Married to an abusive, manipulative bastard with a long history of violence, she definitely had a motive for McBirney’s death. Ted Bassi’s? She claimed they weren’t having an affair. She claimed they were friends, and he was helping her plan her escape from her husband.

But did Pete believe her? That question had nagged him long after he returned home and well into his sleepless night.

He shuffled into the bathroom and stepped into the shower letting the stream of hot water pelt his face, hoping it would wash his ex out of his brain. Mineral deposits coated the showerhead, and stray jets sprayed in various directions. Maybe he could spend his day off fixing it. He made a mental list that included a trip into Phillipsburg to the hardware store for plumbing supplies.

That plan had faded by the time he finished brushing his teeth and made his way to the kitchen. Sunshine flooded through the blinds, all that much brighter from reflecting off a good two feet of snow.

His phone rang when he was halfway through his second cup of coffee. The home phone, not his cell phone, which told him it wasn’t the officer on duty.

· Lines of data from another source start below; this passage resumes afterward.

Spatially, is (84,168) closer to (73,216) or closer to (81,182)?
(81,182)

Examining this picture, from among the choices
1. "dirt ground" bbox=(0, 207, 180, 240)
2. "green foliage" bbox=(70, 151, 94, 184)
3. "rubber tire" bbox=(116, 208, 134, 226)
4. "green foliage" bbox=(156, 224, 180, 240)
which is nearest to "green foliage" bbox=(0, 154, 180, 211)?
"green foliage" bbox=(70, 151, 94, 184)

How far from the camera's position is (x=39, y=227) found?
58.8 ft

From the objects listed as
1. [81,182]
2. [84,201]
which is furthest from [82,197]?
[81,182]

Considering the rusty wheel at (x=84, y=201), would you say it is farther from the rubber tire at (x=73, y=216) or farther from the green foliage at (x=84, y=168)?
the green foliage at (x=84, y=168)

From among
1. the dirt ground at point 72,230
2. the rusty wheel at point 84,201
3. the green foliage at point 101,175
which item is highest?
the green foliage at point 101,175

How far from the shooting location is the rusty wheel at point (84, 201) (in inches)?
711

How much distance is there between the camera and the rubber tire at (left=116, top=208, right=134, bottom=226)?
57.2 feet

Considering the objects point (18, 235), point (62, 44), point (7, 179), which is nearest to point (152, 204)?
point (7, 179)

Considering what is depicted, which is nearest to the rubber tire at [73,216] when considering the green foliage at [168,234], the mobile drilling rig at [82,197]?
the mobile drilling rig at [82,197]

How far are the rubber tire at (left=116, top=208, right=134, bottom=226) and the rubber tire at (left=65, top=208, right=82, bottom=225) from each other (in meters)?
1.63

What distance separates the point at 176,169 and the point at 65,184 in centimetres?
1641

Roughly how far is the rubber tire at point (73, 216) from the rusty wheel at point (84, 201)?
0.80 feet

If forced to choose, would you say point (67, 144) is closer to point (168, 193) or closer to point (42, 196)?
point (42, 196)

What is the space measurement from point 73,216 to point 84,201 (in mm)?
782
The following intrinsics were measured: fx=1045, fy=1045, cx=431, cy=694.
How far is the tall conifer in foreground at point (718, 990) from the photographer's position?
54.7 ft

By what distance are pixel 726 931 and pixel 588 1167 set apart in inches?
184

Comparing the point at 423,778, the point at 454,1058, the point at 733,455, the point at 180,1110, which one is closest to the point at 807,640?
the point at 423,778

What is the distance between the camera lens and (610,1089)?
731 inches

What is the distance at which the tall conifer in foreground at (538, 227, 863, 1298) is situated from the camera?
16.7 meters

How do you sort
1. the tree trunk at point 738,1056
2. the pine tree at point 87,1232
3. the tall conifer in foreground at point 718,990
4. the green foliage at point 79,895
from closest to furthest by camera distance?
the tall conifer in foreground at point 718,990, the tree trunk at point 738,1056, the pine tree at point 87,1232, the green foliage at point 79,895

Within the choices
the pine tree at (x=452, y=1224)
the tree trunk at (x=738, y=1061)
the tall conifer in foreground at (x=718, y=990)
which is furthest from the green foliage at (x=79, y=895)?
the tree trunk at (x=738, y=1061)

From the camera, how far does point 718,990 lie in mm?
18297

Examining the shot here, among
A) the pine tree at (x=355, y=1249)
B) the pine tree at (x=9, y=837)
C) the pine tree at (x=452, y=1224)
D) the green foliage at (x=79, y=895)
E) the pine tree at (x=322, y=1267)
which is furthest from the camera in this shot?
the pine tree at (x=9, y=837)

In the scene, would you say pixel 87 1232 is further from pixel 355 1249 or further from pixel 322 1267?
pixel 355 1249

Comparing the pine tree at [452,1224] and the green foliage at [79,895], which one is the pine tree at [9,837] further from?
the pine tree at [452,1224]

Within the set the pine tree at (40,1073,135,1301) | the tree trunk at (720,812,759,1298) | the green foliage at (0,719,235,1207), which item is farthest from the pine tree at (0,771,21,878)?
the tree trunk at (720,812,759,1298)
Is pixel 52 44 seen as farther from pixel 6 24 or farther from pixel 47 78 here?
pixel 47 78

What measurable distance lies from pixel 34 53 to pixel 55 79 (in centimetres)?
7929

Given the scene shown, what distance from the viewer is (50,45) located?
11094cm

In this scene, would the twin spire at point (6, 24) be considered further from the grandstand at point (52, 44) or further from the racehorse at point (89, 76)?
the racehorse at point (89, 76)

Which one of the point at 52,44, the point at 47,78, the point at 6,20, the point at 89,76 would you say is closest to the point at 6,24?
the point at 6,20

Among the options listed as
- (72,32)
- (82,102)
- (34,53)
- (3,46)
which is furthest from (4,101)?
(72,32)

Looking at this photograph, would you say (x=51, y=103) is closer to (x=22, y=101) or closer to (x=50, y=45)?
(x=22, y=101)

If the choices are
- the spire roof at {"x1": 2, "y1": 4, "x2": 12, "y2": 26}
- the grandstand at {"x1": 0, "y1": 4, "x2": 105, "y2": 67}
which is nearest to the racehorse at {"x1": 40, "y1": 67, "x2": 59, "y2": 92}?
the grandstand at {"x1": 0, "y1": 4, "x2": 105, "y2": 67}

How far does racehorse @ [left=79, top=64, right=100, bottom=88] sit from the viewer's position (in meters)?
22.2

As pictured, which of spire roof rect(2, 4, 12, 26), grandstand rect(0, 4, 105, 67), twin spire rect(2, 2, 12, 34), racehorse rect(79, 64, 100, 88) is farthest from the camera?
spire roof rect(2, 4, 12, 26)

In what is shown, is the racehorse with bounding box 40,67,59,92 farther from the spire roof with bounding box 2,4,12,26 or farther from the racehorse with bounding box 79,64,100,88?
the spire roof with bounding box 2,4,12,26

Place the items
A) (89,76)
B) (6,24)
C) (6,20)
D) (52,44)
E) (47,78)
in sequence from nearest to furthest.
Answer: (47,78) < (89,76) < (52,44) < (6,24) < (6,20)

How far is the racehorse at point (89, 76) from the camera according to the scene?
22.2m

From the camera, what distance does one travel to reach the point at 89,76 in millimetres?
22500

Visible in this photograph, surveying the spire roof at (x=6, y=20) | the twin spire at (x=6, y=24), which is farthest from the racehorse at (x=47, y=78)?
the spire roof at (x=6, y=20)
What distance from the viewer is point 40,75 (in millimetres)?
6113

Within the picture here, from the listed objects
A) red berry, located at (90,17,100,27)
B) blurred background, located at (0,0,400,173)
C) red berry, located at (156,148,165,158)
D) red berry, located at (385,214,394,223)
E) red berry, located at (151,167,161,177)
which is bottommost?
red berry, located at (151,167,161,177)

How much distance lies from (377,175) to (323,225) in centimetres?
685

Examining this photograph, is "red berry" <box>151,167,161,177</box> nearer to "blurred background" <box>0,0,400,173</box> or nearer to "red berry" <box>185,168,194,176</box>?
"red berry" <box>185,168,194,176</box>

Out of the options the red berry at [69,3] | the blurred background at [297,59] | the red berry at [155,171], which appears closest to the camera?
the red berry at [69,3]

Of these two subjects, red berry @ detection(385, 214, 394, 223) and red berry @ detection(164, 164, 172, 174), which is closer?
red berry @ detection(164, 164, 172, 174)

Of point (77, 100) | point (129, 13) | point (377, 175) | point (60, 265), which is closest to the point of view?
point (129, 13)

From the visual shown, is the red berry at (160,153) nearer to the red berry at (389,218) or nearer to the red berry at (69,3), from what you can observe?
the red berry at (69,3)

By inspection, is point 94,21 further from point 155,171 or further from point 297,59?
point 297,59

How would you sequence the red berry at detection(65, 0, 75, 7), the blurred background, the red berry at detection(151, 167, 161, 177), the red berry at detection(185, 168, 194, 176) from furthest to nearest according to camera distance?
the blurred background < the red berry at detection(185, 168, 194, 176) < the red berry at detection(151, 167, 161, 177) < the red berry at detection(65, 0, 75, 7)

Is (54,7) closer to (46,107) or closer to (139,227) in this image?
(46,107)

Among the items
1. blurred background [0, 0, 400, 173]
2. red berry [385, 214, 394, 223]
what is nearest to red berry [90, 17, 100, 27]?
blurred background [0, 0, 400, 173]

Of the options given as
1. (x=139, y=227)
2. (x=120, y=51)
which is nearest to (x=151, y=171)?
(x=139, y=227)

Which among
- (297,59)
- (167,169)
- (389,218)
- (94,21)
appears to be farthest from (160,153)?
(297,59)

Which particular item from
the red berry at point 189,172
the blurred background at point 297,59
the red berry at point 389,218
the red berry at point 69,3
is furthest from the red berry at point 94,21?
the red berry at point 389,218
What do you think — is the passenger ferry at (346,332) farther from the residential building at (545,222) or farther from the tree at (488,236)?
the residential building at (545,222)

“Good morning, Chief. This is Matt Doaks.”

“How’s the leg?” Pete asked.

“If it weren’t for the pain killers, I imagine it’d be sore as hell. Hey, I wanted to thank you for helping me out last night. I really appreciate it.”

The standard reply, “Just doing my job,” rolled off his tongue without effort.

“The other reason I’m calling is to let you know we’re having an emergency supervisors’ meeting this afternoon. Two o’clock at the VFW. I thought you’d probably want to be there.”

“This afternoon? Are you up to it?”

“I’m not saying I won’t be under the influence. I’m not driving, by the way.” Doaks chuckled. He sounded
very
under the influence at the moment. “But the fact is we need to make some hard decisions now that Jerry McBirney’s gone. We don’t want the township left swinging in the breeze. Can I count on you to be there?”